Speaking of the tireless Paige, she also posted an interesting account of Family Feud's new season and host. Seems that the show still makes money, but the producers are hoping for a lift from Steve Harvey. We'll see, but the show's recent modest upturn in the ratings may actually be a farewell present from O'Hurley's fans.

Meanwhile, TV by the Numbers chips in the viewership averages for the top three syndies in the latest week: Wheel of Fortune 8.9 million, Jeopardy 7.0 million, Millionaire 3.2 million. Yes, the numbers look blah to me, too. The cheery fellows at TVBTN also tell us that Wipeout and Minute To Win It ranked one-two in the 8:30 PM timeslot last night, once Obama got finished speechifying. Wipeout garnered a 2.5 18-49 rating with 7.2 million total viewers. The numbers for Minute were a 1.7 rating and 6.0 million viewers.

Gold in them thar games

The New York Times has taken notice of America's little game show network. There's no news in the once-over-lightly effort, unless you didn't know GSN was remaking 1 vs. 100. The ratings and financial numbers mainly agree with other previously published sources. To quote my ramblings on the GSN board...

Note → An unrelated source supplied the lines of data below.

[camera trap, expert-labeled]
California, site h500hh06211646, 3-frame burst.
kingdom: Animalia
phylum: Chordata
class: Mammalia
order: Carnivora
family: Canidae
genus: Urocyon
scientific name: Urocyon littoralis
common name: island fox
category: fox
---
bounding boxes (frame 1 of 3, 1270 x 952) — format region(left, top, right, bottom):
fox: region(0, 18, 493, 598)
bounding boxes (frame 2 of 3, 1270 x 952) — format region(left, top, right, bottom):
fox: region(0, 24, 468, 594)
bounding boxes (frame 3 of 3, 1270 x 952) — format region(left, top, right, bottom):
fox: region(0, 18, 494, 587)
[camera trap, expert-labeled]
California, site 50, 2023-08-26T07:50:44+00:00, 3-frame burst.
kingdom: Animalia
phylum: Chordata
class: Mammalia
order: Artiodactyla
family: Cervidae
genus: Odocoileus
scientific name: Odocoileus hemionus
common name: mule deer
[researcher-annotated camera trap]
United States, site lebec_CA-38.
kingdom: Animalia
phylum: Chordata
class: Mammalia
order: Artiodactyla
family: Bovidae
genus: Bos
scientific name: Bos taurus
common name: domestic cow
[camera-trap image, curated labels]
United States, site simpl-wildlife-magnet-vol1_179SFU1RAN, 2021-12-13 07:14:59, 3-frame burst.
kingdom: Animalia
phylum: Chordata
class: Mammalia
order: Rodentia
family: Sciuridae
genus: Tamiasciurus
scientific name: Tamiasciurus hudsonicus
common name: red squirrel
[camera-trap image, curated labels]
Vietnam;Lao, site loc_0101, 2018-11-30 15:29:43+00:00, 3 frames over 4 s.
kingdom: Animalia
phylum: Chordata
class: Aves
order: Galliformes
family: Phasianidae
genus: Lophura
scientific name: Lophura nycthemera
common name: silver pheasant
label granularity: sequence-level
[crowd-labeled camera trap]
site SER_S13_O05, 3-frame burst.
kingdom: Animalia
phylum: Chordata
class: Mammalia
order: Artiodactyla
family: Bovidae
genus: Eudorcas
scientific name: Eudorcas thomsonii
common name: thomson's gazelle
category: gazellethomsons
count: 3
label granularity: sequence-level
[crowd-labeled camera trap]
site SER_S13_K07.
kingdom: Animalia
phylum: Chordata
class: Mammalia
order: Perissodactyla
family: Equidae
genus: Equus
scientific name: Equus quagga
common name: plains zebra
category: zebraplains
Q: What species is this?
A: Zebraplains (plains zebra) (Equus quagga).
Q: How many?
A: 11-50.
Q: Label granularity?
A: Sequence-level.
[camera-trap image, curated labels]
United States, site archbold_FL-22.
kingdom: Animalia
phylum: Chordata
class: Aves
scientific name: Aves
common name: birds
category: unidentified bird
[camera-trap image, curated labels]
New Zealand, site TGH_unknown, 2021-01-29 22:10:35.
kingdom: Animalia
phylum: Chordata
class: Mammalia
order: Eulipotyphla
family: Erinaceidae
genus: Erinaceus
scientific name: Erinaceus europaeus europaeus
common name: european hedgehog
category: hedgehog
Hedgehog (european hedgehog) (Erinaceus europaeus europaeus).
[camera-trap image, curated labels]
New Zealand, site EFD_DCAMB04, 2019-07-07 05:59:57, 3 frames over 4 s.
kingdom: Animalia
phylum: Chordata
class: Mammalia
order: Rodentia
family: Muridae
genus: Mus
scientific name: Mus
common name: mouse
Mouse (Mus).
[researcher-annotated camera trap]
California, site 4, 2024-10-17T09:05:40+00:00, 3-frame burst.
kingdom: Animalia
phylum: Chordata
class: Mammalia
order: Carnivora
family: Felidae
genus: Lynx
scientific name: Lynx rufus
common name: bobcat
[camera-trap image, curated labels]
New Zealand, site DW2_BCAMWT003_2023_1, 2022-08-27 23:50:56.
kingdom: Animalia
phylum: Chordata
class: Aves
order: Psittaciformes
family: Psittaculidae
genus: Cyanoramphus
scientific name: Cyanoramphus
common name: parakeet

Other poster: The average age [of GSN's audience] is 57? It used to be higher, right?

Yeah, I was surprised by that average age number, too. I wonder if the median age is higher. The two aren't the same, after all.

Otherwise, there were no surprises in the numbers. Baggage is the top-rated original? Shocking. Advertising revenue is closing in on a hundred million a year. A while back TV by the Numbers said GSN's subscriber rate is eleven cents per month. On a household base of 73 million, that would make about a hundred mill in subscriber income as well. So the cable network is pulling down something like $200 million annually.

The online operations chip in another $65 million, according to the story. Seems a tad high, but who am I to argue? Anyway, it looks like GSN takes in total revenue of about a quarter-billion a year. The SNL Kagan analyst in the story still sounds grumpy, though. But the quoted Northwestern Ph.D. student seems happy enough with another part of her brain working.